• Data for analysis:

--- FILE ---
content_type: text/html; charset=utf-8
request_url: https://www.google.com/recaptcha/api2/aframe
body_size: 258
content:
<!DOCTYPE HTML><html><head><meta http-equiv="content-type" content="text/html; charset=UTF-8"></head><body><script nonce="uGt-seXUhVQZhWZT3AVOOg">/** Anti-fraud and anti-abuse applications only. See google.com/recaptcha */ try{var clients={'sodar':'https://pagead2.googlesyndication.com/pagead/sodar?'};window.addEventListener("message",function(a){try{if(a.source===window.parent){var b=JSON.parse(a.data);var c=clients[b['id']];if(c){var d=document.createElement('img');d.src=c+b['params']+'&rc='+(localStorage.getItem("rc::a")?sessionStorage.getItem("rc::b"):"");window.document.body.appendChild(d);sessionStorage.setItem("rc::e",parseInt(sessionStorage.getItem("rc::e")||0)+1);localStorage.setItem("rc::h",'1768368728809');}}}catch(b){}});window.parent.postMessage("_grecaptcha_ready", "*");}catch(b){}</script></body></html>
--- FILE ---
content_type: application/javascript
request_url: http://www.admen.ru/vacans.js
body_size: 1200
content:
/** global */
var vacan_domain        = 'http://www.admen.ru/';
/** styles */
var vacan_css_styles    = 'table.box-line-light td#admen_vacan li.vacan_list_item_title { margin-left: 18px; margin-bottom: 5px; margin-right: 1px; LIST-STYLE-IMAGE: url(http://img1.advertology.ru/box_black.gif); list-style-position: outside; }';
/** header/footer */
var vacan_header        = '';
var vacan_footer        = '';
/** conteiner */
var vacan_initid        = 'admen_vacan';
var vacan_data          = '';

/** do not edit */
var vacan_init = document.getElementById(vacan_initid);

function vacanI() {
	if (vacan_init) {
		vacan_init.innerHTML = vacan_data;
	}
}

• Exercise objective:
All the entries must be retyped exactly.

• Task solution:
--- FILE ---
content_type: text/html; charset=utf-8
request_url: https://www.google.com/recaptcha/api2/aframe
body_size: 258
content:
<!DOCTYPE HTML><html><head><meta http-equiv="content-type" content="text/html; charset=UTF-8"></head><body><script nonce="uGt-seXUhVQZhWZT3AVOOg">/** Anti-fraud and anti-abuse applications only. See google.com/recaptcha */ try{var clients={'sodar':'https://pagead2.googlesyndication.com/pagead/sodar?'};window.addEventListener("message",function(a){try{if(a.source===window.parent){var b=JSON.parse(a.data);var c=clients[b['id']];if(c){var d=document.createElement('img');d.src=c+b['params']+'&rc='+(localStorage.getItem("rc::a")?sessionStorage.getItem("rc::b"):"");window.document.body.appendChild(d);sessionStorage.setItem("rc::e",parseInt(sessionStorage.getItem("rc::e")||0)+1);localStorage.setItem("rc::h",'1768368728809');}}}catch(b){}});window.parent.postMessage("_grecaptcha_ready", "*");}catch(b){}</script></body></html>
--- FILE ---
content_type: application/javascript
request_url: http://www.admen.ru/vacans.js
body_size: 1200
content:
/** global */
var vacan_domain        = 'http://www.admen.ru/';
/** styles */
var vacan_css_styles    = 'table.box-line-light td#admen_vacan li.vacan_list_item_title { margin-left: 18px; margin-bottom: 5px; margin-right: 1px; LIST-STYLE-IMAGE: url(http://img1.advertology.ru/box_black.gif); list-style-position: outside; }';
/** header/footer */
var vacan_header        = '';
var vacan_footer        = '';
/** conteiner */
var vacan_initid        = 'admen_vacan';
var vacan_data          = '';

/** do not edit */
var vacan_init = document.getElementById(vacan_initid);

function vacanI() {
	if (vacan_init) {
		vacan_init.innerHTML = vacan_data;
	}
}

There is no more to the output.